Grade 7 Humanities: Week of 12/7/2020: Zooming In The New World
Who is responsible for the genocide of The Taino?
Should Columbus Day be celebrated in The United States of America?
Everyone thinks they know about Columbus — we even had a day off from school about a month ago to celebrate his life and work. And while we acknowledge Christopher Columbus, the navigator and explorer, we can not ignore Christopher Columbus, the slave trader and terrorist.
Our focus is also on The Taino, the indigenous people who once populated the Caribbean, and whose textbook history has been rendered invisible. After analyzing journals, timelines, and other documents, we formed groups to examine the shared responsibility of the annihilation of a once thriving people. Columbus, Columbus’s men, King Ferdinand & Queen Isabella of Spain, The System of Empire, and even The Taino, themselves, were all indicted in our Humanities Court of Law.
In each group, we created a written document that detailed the Context, Defense, Accusation, and Conclusion based on the indictments. On Day One of the trial, each group presented their CONTEXT and DEFENSE. Everyone in the class took notes and we asked clarifying questions about the CONTEXT and DEFENSE only. After each group presented, there was time for crossfire questioning between groups.
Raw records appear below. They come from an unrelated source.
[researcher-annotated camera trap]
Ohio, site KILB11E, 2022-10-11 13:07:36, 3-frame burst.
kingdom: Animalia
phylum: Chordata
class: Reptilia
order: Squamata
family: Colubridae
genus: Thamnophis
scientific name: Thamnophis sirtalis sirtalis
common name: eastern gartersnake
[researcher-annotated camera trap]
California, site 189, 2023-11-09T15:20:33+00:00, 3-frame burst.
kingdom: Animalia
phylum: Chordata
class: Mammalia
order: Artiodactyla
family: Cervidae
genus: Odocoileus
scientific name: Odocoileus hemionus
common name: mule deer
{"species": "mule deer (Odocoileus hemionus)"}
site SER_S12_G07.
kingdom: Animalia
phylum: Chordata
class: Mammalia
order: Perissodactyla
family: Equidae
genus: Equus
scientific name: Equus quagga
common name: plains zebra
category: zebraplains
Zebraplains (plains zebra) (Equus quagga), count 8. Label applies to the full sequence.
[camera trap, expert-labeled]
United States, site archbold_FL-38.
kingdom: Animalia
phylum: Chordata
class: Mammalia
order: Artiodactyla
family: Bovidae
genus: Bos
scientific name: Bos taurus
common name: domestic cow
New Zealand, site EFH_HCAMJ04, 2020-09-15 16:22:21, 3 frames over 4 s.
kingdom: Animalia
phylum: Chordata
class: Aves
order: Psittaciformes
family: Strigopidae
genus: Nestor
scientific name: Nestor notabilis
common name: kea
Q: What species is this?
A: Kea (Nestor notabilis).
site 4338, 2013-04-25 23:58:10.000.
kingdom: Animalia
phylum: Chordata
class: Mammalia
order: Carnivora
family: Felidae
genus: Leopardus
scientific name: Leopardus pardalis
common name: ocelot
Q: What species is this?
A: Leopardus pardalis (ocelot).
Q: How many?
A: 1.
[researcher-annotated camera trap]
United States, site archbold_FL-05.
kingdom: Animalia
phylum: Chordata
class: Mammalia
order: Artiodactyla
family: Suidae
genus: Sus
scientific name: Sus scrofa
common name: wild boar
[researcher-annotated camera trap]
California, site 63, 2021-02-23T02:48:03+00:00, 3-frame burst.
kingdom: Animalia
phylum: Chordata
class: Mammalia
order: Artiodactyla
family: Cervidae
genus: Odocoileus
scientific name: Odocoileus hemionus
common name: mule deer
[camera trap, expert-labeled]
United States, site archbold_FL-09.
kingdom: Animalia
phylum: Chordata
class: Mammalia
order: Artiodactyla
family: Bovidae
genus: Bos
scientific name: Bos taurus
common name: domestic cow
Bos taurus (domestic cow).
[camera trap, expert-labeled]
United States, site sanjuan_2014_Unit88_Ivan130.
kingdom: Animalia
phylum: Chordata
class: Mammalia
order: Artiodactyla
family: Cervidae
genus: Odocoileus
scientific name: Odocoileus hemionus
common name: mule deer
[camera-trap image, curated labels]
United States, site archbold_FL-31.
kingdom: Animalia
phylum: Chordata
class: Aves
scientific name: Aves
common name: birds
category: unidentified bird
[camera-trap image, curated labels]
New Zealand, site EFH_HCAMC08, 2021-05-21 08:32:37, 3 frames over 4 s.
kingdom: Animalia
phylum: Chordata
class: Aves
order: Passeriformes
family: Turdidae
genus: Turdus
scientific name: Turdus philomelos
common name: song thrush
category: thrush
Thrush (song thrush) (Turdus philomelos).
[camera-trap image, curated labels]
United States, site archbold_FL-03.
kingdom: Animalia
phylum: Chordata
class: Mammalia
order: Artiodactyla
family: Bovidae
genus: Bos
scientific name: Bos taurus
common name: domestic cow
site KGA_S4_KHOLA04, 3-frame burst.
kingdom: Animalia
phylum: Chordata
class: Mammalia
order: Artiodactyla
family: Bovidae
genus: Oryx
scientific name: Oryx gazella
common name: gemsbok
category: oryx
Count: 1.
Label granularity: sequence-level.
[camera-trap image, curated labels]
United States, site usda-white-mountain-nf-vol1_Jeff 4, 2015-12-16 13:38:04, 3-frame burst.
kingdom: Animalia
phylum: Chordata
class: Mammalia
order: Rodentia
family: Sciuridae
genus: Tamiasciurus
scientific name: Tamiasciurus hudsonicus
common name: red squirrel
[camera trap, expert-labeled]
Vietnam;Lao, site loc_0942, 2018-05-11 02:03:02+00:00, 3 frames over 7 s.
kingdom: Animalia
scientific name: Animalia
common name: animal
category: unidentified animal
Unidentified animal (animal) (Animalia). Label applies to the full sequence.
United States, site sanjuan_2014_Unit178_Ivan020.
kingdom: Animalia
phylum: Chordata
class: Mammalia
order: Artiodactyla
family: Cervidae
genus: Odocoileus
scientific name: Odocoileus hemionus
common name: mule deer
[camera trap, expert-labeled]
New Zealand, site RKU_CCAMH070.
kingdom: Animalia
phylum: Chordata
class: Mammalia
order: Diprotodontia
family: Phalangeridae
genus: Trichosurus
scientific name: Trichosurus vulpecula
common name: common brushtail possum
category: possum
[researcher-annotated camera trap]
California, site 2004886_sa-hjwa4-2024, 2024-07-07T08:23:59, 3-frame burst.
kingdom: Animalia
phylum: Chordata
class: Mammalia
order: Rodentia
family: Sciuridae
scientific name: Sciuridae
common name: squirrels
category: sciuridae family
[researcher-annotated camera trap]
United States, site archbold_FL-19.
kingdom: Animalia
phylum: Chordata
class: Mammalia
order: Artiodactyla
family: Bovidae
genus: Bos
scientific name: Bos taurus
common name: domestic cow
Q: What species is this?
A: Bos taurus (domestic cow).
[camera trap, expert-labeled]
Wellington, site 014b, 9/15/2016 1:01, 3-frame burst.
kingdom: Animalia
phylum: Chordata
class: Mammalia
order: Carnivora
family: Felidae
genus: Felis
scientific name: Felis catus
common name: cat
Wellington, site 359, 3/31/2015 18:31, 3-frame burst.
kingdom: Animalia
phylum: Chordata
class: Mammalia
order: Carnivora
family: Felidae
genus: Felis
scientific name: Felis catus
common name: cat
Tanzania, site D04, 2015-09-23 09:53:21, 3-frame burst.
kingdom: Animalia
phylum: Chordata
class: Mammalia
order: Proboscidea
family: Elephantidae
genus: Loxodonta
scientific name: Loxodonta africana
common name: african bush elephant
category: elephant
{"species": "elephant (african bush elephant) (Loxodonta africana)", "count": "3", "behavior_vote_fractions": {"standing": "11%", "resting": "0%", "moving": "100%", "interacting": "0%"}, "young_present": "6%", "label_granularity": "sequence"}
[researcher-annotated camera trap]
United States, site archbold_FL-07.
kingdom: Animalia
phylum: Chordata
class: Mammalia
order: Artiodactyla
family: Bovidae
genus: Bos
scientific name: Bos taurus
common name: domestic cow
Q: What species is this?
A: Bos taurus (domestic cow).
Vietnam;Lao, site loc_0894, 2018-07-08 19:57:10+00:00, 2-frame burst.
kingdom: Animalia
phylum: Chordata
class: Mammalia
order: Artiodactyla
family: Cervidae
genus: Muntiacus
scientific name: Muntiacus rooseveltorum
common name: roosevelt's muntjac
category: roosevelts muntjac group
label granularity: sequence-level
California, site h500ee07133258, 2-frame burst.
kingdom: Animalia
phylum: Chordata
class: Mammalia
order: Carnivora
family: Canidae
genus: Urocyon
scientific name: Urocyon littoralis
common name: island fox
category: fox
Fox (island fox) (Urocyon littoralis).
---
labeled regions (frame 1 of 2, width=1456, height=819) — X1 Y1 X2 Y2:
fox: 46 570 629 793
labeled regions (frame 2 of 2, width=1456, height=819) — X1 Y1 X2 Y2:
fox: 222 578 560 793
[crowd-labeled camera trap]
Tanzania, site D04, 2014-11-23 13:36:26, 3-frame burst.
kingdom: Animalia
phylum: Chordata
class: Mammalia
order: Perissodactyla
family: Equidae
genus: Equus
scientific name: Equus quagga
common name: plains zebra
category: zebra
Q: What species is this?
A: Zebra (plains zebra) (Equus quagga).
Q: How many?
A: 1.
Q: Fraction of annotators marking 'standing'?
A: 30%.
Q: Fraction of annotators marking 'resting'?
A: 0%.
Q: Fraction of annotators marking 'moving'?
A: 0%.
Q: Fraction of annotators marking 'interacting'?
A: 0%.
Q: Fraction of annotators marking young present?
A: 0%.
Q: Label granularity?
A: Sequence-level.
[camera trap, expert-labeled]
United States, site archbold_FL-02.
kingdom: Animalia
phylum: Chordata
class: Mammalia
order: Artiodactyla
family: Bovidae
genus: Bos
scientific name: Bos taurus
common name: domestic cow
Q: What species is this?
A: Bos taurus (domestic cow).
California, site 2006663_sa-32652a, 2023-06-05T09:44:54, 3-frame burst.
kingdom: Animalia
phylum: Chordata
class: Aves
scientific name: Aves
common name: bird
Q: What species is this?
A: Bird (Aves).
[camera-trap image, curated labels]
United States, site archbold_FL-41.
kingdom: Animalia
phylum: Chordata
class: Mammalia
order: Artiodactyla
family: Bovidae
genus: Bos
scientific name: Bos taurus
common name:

On Day Two, each group presented their ACCUSATION and CONCLUSION, with additional questions again when all groups were finished.
Some other information of note is that this trial proceeded without the use of prosecutors. Each group’s defense relied solely on their own statements. We also proceeded without a jury due to the remote nature of the trial this year. Students were responsible for creating their own characterizations for their roles, including costumes and props. They were encouraged to empty out closets and junk drawers at home, not Amazon Prime! Special thanks goes to Xhenete Osmani for capturing screen shots of our trial!
So, it is vital to reconsider Christopher Columbus’s contributions and iconic status. It is important to challenge traditional thinking, especially when we are faced with irrefutable proof that the tradition in question must end. When we ask, who is responsible? The answer is that we must unravel unpleasant truths in our own American Mythologies. We must examine our belief systems, traditions, and “own” and correct the injustices of the past. And what should be done about Columbus Day? Some states and cities in our Union have taken upon themselves to re-name the day to reflect remembrance of indigenous peoples. Others, (like our own New York) continue to celebrate Christopher Columbus, although they are often met with protest. Recognition and admission of past wrongs are the only way we will move forward as a society towards the peace that should be a right for all and never a privilege just for some.